The last plane I designed was a million times better than the first one. The funny thing was the first one actually flew pretty well.

My old man wanted to get into radio control, but he didn’t know anything about the hook-ups—the radio system, the servos and pushrods. Someone suggested he get a kit or two and build them. Join the club and learn how to fly them. After a couple of R/C kits the old bugger was back to designing his own planes. He liked the idea of electric flight and the kits of the day were all shit, no ailerons, no power, basically clunky stuff designed by enthusiastic amateurs. My old man’s woodwork and covering were as good as anyone’s and better than ninety percent of the club fliers, admittedly kit-builders and sport-flyers, around here.

My old man taught me a lot. I watched that man, and after building hundreds of rubber band models, he really was a craftsman in the sense of miniature carpentry, with knife, sanding block, small saws, grinders, files and drills.

Virtually all of the skills required to build a flying radio control model are relevant, in fact highly-useful in building and flying a full-sized aircraft. It’s just a lot more expensive. The stakes are higher and the price of a mistake goes up drastically. But basically it is the exact same set of skills.

One of those skills is the ability to focus, to look ahead a few steps and see what is required. One of the skills is analysis. The ability to look at he plans and to realize that they can’t possibly tell you every little thing that you need to know.

A certain level of skill is presumed with every kit bought and sold. If a radio-control model aircraft kit is intended for beginners, it will be advertised as such.

[Extracted information]:
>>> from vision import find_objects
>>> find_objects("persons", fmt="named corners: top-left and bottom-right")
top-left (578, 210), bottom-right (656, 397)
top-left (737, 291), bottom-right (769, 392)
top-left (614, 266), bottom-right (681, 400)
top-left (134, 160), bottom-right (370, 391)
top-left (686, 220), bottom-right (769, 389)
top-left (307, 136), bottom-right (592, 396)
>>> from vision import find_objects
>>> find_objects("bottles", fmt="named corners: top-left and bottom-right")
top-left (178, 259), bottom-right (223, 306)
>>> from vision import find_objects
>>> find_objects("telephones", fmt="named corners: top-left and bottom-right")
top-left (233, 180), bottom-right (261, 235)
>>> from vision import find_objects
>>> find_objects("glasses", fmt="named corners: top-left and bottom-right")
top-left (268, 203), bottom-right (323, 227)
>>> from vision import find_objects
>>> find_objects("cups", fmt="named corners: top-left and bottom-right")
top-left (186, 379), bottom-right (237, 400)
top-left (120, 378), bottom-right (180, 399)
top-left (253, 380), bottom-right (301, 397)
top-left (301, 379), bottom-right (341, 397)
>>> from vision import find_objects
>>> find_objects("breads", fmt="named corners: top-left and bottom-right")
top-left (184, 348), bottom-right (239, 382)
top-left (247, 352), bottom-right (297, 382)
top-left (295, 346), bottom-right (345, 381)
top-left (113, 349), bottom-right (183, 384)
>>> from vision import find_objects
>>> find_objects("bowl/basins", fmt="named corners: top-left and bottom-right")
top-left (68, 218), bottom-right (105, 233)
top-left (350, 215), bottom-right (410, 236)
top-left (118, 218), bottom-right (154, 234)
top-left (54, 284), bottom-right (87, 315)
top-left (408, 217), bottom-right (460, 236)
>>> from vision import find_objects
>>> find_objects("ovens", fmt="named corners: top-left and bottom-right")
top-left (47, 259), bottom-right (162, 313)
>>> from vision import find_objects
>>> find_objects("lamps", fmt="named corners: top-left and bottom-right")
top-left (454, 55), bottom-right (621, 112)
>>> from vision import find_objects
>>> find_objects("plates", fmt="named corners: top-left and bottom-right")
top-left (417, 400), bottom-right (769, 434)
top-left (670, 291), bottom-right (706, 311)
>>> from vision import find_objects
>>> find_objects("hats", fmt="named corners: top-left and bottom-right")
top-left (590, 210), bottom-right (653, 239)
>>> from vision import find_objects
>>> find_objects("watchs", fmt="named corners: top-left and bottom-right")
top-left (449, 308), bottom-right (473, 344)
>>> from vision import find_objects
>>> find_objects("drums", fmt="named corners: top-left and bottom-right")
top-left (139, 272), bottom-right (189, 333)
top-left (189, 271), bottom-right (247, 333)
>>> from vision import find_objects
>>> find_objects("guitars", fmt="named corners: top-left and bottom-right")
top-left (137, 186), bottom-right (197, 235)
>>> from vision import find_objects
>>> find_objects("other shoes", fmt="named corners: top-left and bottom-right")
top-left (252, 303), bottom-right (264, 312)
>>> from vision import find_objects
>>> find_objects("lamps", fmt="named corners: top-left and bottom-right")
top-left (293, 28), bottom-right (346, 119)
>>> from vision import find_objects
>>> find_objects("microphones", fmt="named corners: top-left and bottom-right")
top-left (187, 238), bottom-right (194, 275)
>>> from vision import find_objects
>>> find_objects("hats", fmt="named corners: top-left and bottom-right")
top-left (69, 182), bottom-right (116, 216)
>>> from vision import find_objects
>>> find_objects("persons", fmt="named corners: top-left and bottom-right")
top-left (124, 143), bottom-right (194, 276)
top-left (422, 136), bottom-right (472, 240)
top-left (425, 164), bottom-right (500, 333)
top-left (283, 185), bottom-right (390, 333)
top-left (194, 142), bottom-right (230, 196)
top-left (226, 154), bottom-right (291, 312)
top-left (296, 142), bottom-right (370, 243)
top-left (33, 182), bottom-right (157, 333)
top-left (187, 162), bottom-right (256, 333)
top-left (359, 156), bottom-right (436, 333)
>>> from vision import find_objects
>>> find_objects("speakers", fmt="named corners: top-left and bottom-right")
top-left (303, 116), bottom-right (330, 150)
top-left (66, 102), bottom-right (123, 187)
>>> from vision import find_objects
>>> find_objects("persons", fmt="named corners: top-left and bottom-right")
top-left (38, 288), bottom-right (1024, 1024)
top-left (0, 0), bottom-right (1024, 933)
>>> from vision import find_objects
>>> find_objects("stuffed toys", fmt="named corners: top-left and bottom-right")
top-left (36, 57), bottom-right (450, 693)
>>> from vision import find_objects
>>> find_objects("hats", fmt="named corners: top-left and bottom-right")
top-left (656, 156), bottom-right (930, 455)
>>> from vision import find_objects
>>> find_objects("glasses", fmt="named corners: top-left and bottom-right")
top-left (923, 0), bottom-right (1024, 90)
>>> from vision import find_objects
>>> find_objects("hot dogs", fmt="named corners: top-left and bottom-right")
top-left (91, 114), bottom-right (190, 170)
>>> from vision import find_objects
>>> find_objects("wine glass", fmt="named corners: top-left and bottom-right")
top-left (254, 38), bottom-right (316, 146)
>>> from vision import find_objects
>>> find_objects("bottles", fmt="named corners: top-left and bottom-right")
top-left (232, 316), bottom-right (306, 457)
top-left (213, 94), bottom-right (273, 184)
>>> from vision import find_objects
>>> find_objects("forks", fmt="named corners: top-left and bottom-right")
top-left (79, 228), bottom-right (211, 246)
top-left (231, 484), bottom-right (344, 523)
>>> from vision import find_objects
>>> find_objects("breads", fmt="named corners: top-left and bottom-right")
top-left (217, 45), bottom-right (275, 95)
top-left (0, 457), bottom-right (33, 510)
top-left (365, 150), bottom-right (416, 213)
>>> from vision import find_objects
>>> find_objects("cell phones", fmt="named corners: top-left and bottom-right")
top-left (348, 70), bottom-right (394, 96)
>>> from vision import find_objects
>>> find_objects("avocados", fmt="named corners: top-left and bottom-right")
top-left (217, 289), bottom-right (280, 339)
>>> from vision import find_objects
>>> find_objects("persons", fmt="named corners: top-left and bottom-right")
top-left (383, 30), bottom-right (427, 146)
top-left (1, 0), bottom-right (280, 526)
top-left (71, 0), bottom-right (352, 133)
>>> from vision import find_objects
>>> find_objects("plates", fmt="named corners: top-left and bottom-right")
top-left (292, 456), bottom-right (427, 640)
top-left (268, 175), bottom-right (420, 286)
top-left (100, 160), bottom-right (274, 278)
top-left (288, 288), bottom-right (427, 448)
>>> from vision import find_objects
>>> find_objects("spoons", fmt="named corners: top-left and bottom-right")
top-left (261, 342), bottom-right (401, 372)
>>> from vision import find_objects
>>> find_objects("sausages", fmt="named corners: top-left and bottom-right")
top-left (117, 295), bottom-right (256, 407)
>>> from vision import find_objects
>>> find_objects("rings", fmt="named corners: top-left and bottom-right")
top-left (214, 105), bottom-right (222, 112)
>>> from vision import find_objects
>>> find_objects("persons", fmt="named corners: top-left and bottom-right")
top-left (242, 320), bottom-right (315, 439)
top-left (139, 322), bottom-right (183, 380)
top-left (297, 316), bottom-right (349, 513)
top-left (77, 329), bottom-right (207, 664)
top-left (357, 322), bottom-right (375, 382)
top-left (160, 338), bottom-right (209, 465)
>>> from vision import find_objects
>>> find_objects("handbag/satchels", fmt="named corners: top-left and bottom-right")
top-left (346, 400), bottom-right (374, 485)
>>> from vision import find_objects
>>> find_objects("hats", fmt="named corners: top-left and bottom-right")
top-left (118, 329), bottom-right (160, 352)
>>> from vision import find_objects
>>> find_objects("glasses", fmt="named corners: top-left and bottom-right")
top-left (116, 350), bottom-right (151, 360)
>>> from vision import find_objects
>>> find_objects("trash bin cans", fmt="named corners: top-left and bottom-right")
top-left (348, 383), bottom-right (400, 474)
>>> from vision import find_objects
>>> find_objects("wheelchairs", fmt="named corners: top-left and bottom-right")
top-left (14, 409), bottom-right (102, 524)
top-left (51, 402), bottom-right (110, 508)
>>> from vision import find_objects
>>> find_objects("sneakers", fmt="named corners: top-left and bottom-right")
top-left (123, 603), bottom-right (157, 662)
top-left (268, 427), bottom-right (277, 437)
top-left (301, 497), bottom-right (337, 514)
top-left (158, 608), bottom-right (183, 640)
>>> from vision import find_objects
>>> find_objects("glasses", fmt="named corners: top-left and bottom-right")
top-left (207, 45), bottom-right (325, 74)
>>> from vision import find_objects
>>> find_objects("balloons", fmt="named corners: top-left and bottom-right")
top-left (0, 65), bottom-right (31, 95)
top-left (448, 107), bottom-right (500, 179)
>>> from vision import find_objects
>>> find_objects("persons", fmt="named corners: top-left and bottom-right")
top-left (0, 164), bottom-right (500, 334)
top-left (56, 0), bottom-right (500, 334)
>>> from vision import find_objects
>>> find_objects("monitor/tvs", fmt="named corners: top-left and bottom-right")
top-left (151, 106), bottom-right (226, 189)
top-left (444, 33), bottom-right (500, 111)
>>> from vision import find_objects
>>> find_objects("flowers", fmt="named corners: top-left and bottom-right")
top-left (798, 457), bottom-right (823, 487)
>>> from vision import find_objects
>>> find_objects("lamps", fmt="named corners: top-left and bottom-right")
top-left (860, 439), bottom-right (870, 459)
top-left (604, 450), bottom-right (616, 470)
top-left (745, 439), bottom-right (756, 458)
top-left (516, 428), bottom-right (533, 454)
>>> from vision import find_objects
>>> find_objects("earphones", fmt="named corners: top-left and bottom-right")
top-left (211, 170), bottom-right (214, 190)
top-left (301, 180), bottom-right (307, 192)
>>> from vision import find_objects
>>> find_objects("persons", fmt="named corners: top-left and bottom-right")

[List of tasks]:
a - Name every tool the passage on model-airplane building says the old man worked with.
b - In the passage on model-airplane building, how did the old man's woodwork and covering compare with the local club fliers'?

[Results of the exercise]:
a - knife, sanding block, small saws, grinders, files, drills

b - They were as good as anyone's and better than ninety percent of the club fliers' around there.